Speaker
Description
Resonances in open quantum systems have been actively studied since the very birth of quantum mechanics [1,2]. Their linewidth broadenings caused by the finite lifetimes can be analytically estimated only in a few particular cases [3]. In this sense, the analytically estimated linewidth broadenings of the electron-impurity resonant states by Monozon and Schmelcher [4] is a remarkable theoretical result which can be used as a reliable reference for qualitative estimations [5].

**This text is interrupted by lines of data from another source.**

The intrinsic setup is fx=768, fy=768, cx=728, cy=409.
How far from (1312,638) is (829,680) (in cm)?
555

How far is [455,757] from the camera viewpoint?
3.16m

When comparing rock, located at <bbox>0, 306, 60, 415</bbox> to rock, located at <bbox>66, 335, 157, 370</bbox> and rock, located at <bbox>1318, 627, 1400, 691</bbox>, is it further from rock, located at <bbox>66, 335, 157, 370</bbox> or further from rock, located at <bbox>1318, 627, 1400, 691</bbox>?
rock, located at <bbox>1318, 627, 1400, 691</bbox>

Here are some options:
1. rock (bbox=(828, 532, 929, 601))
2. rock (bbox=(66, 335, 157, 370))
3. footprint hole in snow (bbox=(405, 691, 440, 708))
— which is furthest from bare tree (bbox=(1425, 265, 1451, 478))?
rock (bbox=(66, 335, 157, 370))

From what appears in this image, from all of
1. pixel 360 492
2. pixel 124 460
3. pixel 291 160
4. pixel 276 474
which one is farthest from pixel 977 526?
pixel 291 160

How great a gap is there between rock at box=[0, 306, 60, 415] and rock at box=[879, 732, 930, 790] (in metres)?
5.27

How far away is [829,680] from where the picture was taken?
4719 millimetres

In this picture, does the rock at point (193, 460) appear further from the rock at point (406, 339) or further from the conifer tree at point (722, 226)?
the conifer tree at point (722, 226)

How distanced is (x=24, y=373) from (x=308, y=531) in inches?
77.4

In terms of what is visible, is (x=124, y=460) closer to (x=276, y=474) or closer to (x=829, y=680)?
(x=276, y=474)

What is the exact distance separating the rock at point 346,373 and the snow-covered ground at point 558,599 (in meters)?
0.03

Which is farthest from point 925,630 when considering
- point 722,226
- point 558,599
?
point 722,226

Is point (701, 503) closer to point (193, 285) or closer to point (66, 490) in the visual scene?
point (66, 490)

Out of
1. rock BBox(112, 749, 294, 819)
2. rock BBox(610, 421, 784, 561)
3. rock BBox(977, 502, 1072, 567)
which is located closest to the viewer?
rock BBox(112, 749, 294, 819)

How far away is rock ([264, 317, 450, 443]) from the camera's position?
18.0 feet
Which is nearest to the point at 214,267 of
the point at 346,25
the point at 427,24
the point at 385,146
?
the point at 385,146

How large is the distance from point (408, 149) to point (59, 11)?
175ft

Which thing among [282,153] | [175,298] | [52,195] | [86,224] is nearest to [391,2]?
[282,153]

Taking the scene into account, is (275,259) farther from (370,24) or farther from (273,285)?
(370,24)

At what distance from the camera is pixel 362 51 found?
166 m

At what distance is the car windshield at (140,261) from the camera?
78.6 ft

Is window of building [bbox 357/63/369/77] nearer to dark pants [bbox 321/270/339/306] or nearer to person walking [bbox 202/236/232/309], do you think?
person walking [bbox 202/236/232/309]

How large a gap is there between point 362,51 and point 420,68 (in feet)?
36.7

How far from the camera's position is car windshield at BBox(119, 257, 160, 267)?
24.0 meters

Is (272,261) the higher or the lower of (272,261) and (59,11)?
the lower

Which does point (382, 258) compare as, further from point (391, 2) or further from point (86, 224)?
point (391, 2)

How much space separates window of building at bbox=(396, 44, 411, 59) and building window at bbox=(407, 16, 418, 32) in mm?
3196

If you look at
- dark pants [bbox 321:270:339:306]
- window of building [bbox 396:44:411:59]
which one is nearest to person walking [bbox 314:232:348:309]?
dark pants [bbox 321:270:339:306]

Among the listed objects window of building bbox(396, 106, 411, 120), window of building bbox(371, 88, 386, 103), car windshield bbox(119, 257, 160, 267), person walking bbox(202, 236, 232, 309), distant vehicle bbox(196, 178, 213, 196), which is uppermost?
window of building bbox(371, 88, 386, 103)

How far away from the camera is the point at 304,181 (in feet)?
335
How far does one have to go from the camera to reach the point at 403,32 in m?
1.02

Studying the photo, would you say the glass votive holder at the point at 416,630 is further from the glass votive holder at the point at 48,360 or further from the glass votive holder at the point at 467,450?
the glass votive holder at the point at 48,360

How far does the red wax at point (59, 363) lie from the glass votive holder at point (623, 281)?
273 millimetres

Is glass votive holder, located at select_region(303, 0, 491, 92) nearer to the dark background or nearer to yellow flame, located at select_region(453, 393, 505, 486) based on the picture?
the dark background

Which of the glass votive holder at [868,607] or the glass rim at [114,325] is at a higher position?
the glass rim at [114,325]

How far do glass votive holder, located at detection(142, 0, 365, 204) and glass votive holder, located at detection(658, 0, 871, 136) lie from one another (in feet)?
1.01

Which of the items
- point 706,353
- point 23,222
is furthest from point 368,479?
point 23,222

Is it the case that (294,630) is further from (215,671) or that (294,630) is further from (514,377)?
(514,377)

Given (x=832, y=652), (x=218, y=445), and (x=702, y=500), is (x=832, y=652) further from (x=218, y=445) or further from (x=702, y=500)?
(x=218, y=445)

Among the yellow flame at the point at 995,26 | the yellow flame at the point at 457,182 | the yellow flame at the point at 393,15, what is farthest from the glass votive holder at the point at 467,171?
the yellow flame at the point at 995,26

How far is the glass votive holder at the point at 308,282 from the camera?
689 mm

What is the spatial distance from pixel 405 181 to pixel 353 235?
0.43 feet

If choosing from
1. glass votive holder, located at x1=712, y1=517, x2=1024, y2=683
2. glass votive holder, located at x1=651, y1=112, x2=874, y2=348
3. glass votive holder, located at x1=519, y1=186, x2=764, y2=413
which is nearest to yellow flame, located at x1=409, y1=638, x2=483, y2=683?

In the current report, using the complex-scaling calculations as a quantitative insight, we show how the qualitative theoretical estimations made by Monozon and Schmelcher for the electron-impurity in very narrow quantum wells (QWs) can be improved and generalized to more practical case of the QW widths of order of the electron-impurity's Bohr radius [6]. In particular, we show that discovered by Fano [7] and confirmed by Monozon and Schmelcher the fourth-power scaling of the linewidth broadenings with respect to QW width holds only for very narrow QWs which are hardly be practically used in the spectroscopy of heterostructures [5]. In contrast to [4], we analytically and numerically demonstrate that for the real QWs the scaling of the linewidths with respect to the QW width appears to be linear. As a result, our studies shed light to the linewidth broadenings in the regimes inaccessible by the Fano theory of resonances. Moreover, many calculated resonant states of electron-impurity and electron-hole pairs in semiconductor QWs as well as their dependencies on the QW width as a parameter allow us to study formation of the exceptional points as a degeneracy of resonances in such systems [8,9].
[1] G. A. Gamow, Z. Physik 51, 204 (1928).
[2] N. Moiseyev, Non-Hermitian Quantum Mechanics (Cambridge University
Press, Cambridge, 2011).
[3] K. Rapedius, Eur. J. Phys. 32, 1199 (2011).
[4] B. S. Monozon and P. Schmelcher, Phys. Rev. B 71, 085302 (2005).
[5] P. A. Belov, Physica E, 112, 96 (2019).
[6] P. A. Belov, Phys. Rev. B 105, 155417 (2022).
[7] U. Fano, Phys. Rev. 124, 1866 (1961).
[8] M. Feldmaier et al J. Phys. B: At. Mol. Opt. Phys. 49, 144002 (2016).
[9] P. A. Belov, Semiconductors 53, 2049 (2019).